I ask if yoginis have taught Buddhism to mankind. "Only in dreams and visions," she answered, "and not as Buddhism, but rather as truth. They give teachings in many religions. They do not actually incarnate in bodies- they simply give intuitions and inspirations."

My guide says, "The bright worlds of the yoginis are also worlds of transformation, though not as radical as the dark worlds of birth and death and madness. Here we fulfill needs, to relax karmic demands and liberate the spirit. We have gardens of desire, and caves of beauty, and temples of compassion. Would you like to see them?" I suggest the caves of beauty, and we drift like new leaves on a warm and fragrant breeze. We arrive on the shore of bright turquoise waters, and the air smells of roses. There is a doorway into a copper and bronze mountain, and inside is a winding pathway lit by crystal walls with fire behind them. Diamond flowers grow out of the walls, shining brilliantly and sending out rainbow-colored radiance.

At the center of the cavern is a pool with a great gem, each of whose infinite facets represents the birth and death of civilizations. By studying that gem, one could come to know all events. Its diamond light was penetrating and brilliant. But in its reflection, the light was soft and nourishing, helping and supporting. The gem radiated wisdom, but its reflection was compassion. My guide said, "Every light needs a reflection. Let me introduce you to someone."

Suddenly my guide is transformed- she is made of blue stone, like lapis lazuli, and then of blue light. In her hair are flowers and gems, and a great cloak shimmers behind her, dark blue with sparkling stars, revealing the mandala gateway.

She holds up her hand, and a pathway of shining blue stars emerges. We fly over it, following it to its source. The stars are many shades of blue- turquoise, royal, indigo, blue-violet. We fly through clouds tinged with blue, into an area of pink, lemon, and pale green skies.

Atop a mountain of bronze with blue-purple shadows, I see a building. It is a mass of light, which takes on for me the form of a white marble temple with Doric pillars and carved, white marble goddesses. There is a blue carpet leading in, upon which we walk.

It is dark within and resonates with a deep hum. I see in the distance four bronze candlesticks, very tall, made in the forms of four fantastic animals. Behind them are curtains of elaborately embroidered velvet and brocade.

We prostrate ourselves, and the curtains open. There is a series of cloudy images before me, and then the great compassionate form of White Tara, with gentleness in her blue-green eyes, and a sympathetic and joyful smile.

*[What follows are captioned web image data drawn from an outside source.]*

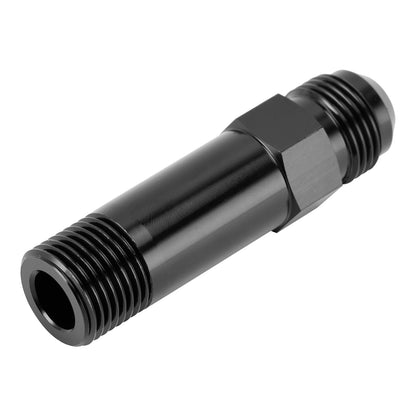 Raccordo adattatore per scarico turbo conico da 1/2"" NPT a maschio svasato dritto da 10AN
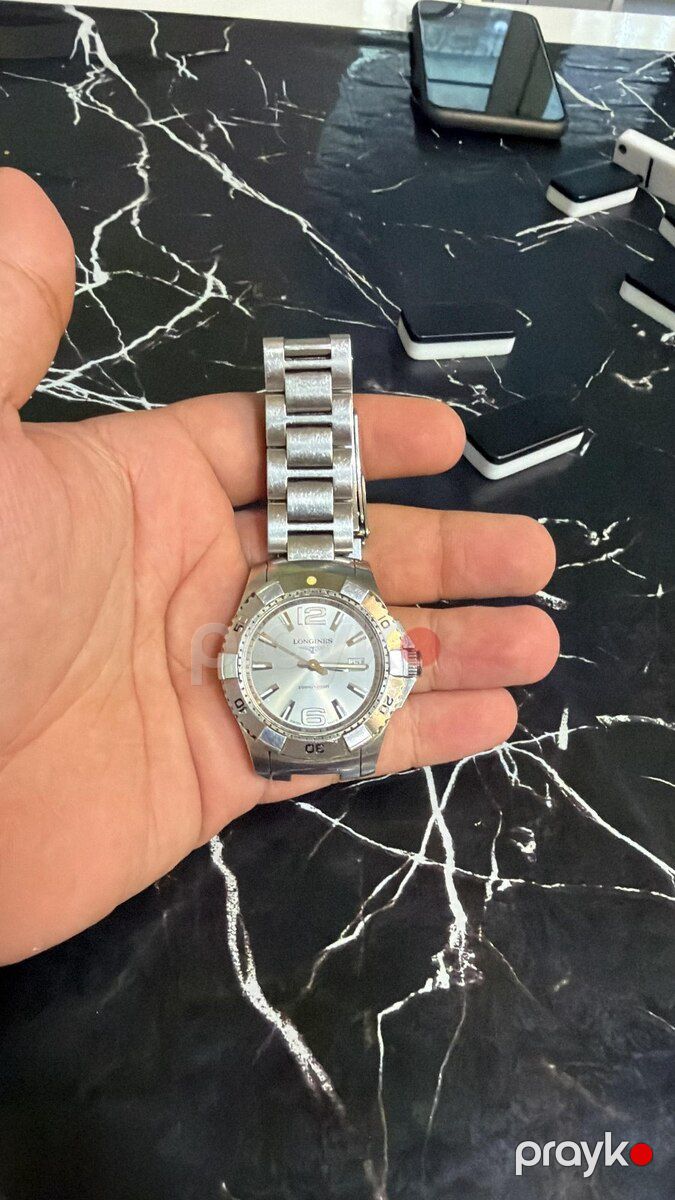Longines qol saatı — Şəxsi əşyalar, Bakı (2)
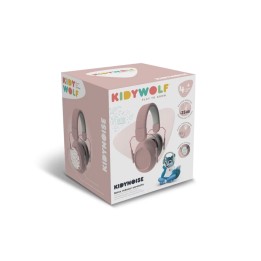 Kidynoise Protector Auditivo Rosa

I say to her, "Goddess, I am in your image in this body," and she smiles. "My image is not set," she says, and she becomes a Japanese martial arts fighter, Delacroix's figure of Victory, the suffering Madonna, and a white dakini with skull cup and drum dancing at the cremation ground.

I watch her, struck by the crispness of her transformations. They do not blur into each other- each is a totally separate being in a separate world. Her form grows larger and larger. She is gigantic, filling the universe. Then she becomes tiny, like a little statue, and I see her in ivory on a lotus throne. She is beautiful, with a circle of ivory stars around her. She is smiling, with one head and two arms, holding a vajra and a globe.

She grants blessings, and the sadhana is over.